■ **TASK INSTRUCTIONS**
Write out all the lines again, precisely as they stand, but without the images.

Spatial relation data:
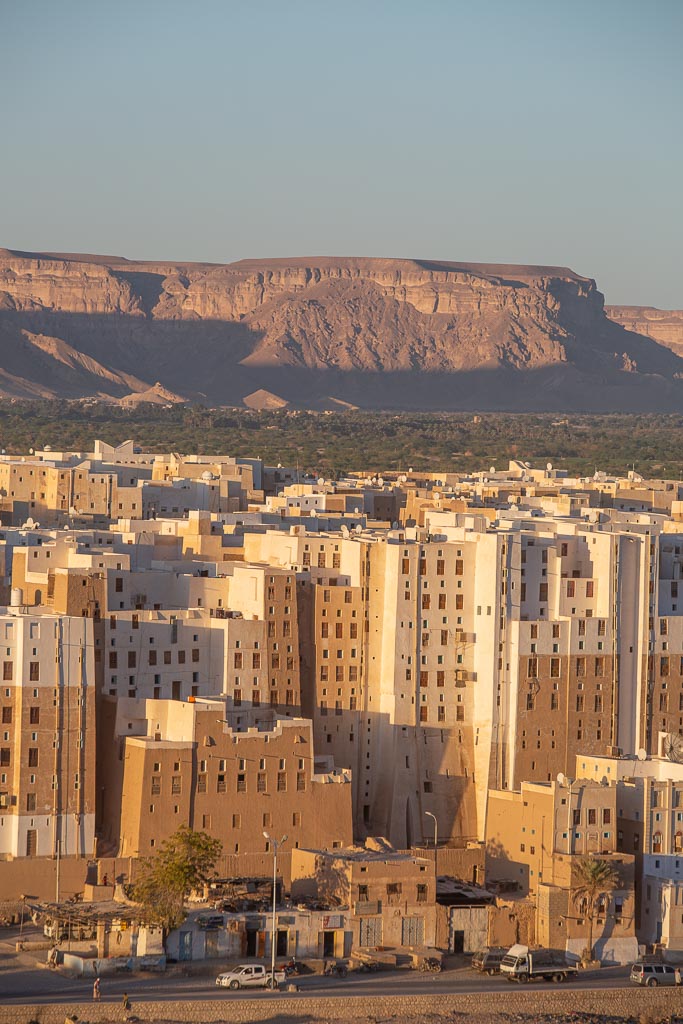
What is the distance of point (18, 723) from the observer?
7706cm

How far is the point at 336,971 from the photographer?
69562mm

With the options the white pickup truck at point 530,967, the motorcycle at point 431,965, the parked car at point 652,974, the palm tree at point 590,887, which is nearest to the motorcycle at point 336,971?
the motorcycle at point 431,965

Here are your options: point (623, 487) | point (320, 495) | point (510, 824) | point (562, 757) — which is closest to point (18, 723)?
point (510, 824)

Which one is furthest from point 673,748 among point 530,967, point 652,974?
point 530,967

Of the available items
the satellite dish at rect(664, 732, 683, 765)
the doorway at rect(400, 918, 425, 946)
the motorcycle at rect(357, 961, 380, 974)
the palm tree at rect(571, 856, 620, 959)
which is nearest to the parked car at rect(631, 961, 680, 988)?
the palm tree at rect(571, 856, 620, 959)

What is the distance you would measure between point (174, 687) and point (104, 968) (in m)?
17.2

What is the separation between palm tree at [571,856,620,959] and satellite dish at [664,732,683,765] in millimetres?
8047

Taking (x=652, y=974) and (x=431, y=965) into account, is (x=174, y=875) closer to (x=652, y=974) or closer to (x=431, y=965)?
(x=431, y=965)

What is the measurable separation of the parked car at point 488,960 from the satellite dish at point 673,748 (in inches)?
438

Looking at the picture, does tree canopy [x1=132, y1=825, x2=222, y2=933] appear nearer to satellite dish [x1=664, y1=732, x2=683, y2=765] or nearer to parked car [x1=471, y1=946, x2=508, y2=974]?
parked car [x1=471, y1=946, x2=508, y2=974]

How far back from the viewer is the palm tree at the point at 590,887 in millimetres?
73125

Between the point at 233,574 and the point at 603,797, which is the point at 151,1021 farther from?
the point at 233,574

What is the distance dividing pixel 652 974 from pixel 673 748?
1409cm

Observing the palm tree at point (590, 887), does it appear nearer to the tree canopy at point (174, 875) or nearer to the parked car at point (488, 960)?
the parked car at point (488, 960)
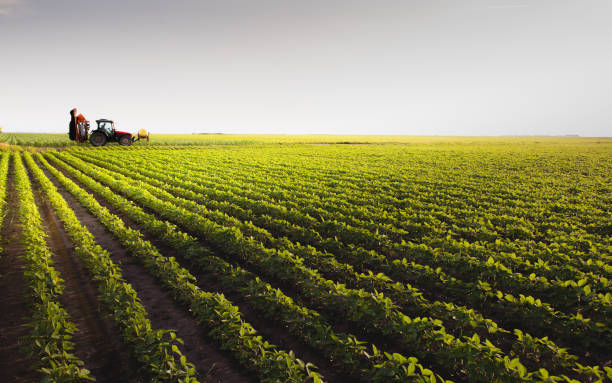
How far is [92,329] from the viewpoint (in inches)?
196

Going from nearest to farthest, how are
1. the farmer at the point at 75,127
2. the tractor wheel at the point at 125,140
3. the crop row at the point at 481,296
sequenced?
the crop row at the point at 481,296
the farmer at the point at 75,127
the tractor wheel at the point at 125,140

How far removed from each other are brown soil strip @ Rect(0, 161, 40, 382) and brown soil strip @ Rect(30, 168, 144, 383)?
596 millimetres

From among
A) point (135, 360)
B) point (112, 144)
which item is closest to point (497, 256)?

■ **SOLUTION TO THIS EXERCISE**
What is the distance of point (18, 723) from the observer?
7706cm

How far is the point at 336,971 from the photographer?
69562mm

With the options the white pickup truck at point 530,967, the motorcycle at point 431,965, the parked car at point 652,974, the palm tree at point 590,887, which is nearest to the motorcycle at point 336,971?
the motorcycle at point 431,965

Here are your options: point (623, 487) | point (320, 495) | point (510, 824) | point (562, 757) — which is closest to point (18, 723)?
point (510, 824)

Which one is furthest from point 673,748 among point 530,967, point 652,974?
point 530,967

Of the available items
the satellite dish at rect(664, 732, 683, 765)
the doorway at rect(400, 918, 425, 946)
the motorcycle at rect(357, 961, 380, 974)
the palm tree at rect(571, 856, 620, 959)
which is nearest to the parked car at rect(631, 961, 680, 988)?
the palm tree at rect(571, 856, 620, 959)

What is the distance you would measure between point (174, 687) and point (104, 968) (in m)?
17.2

What is the separation between palm tree at [571,856,620,959] and satellite dish at [664,732,683,765] in millimetres?
8047

Taking (x=652, y=974) and (x=431, y=965) into account, is (x=174, y=875) closer to (x=652, y=974) or closer to (x=431, y=965)?
(x=431, y=965)

What is the measurable separation of the parked car at point 488,960 from the satellite dish at point 673,748 (in inches)?
438

Looking at the picture, does tree canopy [x1=132, y1=825, x2=222, y2=933] appear nearer to satellite dish [x1=664, y1=732, x2=683, y2=765] or nearer to parked car [x1=471, y1=946, x2=508, y2=974]?
parked car [x1=471, y1=946, x2=508, y2=974]

How far back from the viewer is the palm tree at the point at 590,887 in millimetres?
73125

Between the point at 233,574 and the point at 603,797, which is the point at 151,1021 farther from?
the point at 233,574

What is the distance dividing pixel 652 974 from pixel 673 748?
1409cm

Observing the palm tree at point (590, 887), does it appear nearer to the tree canopy at point (174, 875) or nearer to the parked car at point (488, 960)?
the parked car at point (488, 960)
How far is [92,329] from the viewpoint (in inches)?
196

Going from nearest to farthest, how are
1. the farmer at the point at 75,127
2. the tractor wheel at the point at 125,140
3. the crop row at the point at 481,296
sequenced?
the crop row at the point at 481,296
the farmer at the point at 75,127
the tractor wheel at the point at 125,140

How far removed from each other are brown soil strip @ Rect(0, 161, 40, 382) and brown soil strip @ Rect(30, 168, 144, 383)?
596 millimetres

From among
A) point (135, 360)
B) point (112, 144)
which item is closest to point (497, 256)?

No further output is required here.